P-wchodze w to, uwielbiam takie imprezy
D-ja rowniez-zasmiala sie Danielle
De-o ktorej ?-zapytala a Niall znowu odwrocil glowe w jej strone,nie chcial by do mnie szla.
-mysle ze o 20 , oczywiscie zostaniecie na noc - bylo to sprawa oczywista ze bedziemy pic. Uslyszalam tylko damskie piski i usiadlam na miejsce. Dochodzila 17 wiec zaczelismy sie powoli rozchodzic,wychodzac Harry zlapal mnie za reke i oczywiscie musial to widziec Niall. Kurwa mac!
H-moge Cie pocalowac? -serio?pyta o takie rzeczy ? Czlowieku co zrobiles z Harrym, gdzie go ukryles?!!!!Nie wierzylam w to co slysze, mrugnelam rzesami a on to odebral jako pozwolenie, onieśmielał mnie tego dnia.

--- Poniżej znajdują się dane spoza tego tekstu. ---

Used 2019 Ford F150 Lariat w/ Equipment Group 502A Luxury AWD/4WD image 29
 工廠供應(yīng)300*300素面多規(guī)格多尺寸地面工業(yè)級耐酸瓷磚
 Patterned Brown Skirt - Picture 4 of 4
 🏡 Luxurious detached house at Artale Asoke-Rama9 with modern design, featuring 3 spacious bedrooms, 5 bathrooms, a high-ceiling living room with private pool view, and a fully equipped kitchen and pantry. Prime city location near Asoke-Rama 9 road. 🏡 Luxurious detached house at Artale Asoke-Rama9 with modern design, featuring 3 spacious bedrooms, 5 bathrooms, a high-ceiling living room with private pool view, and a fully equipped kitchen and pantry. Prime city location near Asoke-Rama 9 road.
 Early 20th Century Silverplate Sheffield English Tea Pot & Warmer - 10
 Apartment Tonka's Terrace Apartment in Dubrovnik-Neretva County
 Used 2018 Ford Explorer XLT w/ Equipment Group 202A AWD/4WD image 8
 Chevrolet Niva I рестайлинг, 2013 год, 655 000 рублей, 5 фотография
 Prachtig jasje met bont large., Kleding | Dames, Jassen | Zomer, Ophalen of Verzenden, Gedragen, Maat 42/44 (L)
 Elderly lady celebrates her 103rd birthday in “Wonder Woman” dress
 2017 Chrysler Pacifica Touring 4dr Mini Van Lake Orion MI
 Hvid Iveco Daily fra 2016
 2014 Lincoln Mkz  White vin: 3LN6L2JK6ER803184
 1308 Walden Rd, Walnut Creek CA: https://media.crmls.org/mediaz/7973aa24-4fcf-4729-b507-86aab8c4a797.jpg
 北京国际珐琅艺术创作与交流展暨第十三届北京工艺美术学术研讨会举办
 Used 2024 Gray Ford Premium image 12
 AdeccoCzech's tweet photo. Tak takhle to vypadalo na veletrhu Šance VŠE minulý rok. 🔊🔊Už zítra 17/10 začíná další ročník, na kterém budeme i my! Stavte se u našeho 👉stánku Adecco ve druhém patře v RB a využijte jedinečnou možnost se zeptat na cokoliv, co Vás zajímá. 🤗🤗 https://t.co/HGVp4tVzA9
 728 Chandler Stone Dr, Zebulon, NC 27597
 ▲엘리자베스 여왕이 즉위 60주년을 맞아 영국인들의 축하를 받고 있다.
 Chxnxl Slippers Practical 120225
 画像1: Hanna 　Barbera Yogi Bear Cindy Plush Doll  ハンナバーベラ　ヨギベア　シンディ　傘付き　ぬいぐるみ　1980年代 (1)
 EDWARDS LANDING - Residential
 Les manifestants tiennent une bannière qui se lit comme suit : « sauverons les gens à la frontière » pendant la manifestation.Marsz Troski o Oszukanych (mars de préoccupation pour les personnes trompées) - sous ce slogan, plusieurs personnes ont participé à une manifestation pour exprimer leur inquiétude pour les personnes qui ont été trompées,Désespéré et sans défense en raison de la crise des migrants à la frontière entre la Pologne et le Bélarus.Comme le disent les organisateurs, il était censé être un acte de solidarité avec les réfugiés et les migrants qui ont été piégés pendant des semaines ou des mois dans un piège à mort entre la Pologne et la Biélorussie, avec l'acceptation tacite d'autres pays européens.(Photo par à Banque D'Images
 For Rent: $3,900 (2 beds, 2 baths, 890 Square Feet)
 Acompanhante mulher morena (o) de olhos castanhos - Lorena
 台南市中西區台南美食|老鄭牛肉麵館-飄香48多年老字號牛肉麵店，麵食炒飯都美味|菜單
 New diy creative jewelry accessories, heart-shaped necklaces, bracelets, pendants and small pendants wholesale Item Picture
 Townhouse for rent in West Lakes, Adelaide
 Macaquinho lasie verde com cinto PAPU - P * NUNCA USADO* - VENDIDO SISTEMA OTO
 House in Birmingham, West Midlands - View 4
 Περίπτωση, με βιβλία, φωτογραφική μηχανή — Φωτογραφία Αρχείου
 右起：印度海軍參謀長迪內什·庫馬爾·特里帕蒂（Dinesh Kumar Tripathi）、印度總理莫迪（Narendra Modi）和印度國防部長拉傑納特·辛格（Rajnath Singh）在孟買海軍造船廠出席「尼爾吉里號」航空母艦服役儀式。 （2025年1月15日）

Byl taki inny.Przysunal sie do mnie i  musnal delikatnie moja warge, po chwili juz jego jezyk wirowal z moim jak szalony. Odsunal sie i przygryzl dolna warge ,spojrzal mi w oczy. PIEKNY BYŁ!
H-chcialbym zaczac nasza znajomosc od nowa, zapomniec o tym co sie stalo-powiedzial pocierajac o moj policzek. I to byl Harry ktorego spobie wyobrazalam, tak tak tak !
-dobrze-wydukalam bo nie mialam sily mowic, byl taki boski. !
Jechalismy juz do mnie, niewatpliwie ten dzien byl udany poza mala drobnostaka nazywajacymi sie Eleanor.
Harry odprowadzil mnie pod drzwi i pocalowal w policzek.
H-milej imprezy panno Arango-bierz mnie!Nie , nie , nie, moze on obral taki plan by wlasnie sie przespac, nie bedzie to takie latwe.